Based on the above assumptions, some application scenarios will arise immediately:
- To inspect the copyright of digital content.
- To divide the profits to all stakeholders of the digital content.
- Proof-of-Existence of digital content.
Copyright-terms of a digital content
The Internet nowadays, the vast majority of content users do not pay much attention to the copyright of digital content, and the reason is too challenging to find for such users. It just leads them to give up after countless failures.
Let me show you how tricky to find copyright information for the meme “Philosoraptor”.
It took 10 seconds to find tons of the above image.
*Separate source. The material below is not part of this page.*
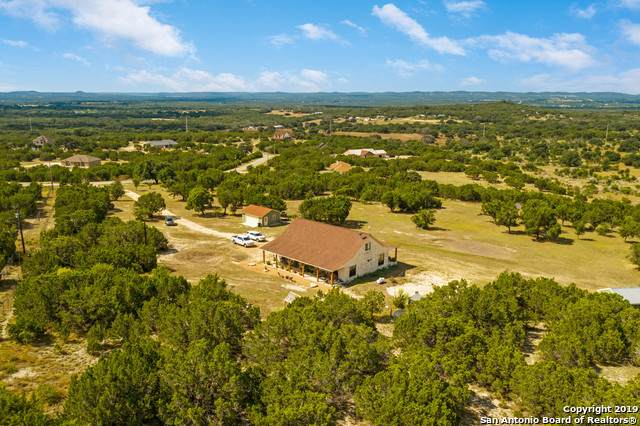 1408 Bear Springs Trail, Pipe Creek, TX 78063 (MLS #1409670) :: Exquisite Properties, LLC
Followed with 5 minutes to read knowyourmeme.com and learned that the original illustration of the Philosoraptor was released and copyrighted by creator Sam Smith as a T-shirt design for sale on the online retailer Lonely Dinosaur. After Smith revealed that it became a famous meme, he emailed Lonely Dinosaur:
We’re not exactly sure who started putting text over it, and far be it from us to try and control a meme… We put a creative commons non-commercial license on it, so all your stuff is cool and we think what you’re doing is great, but now everyone thinks that the shirt we’re selling is just something we cut and pasted off the web, which kind of sucks for us. It’d be cool to see if we could put our side of the story out there and see if we can find the person who first put text over it, and have a complete history of origin of the meme.
It seems that the creator changed the copyright to CC BY-NC; however, it took me 30 more minutes to verify the authenticity of the above message although I failed, and I even could not find Sam Smith’s contact. I also could not tell which version of CC BY-NC, and I finally surrendered. A person who expects to respect the copyright is still not sure about the copyright of digital content, how would expect on the regular internet users.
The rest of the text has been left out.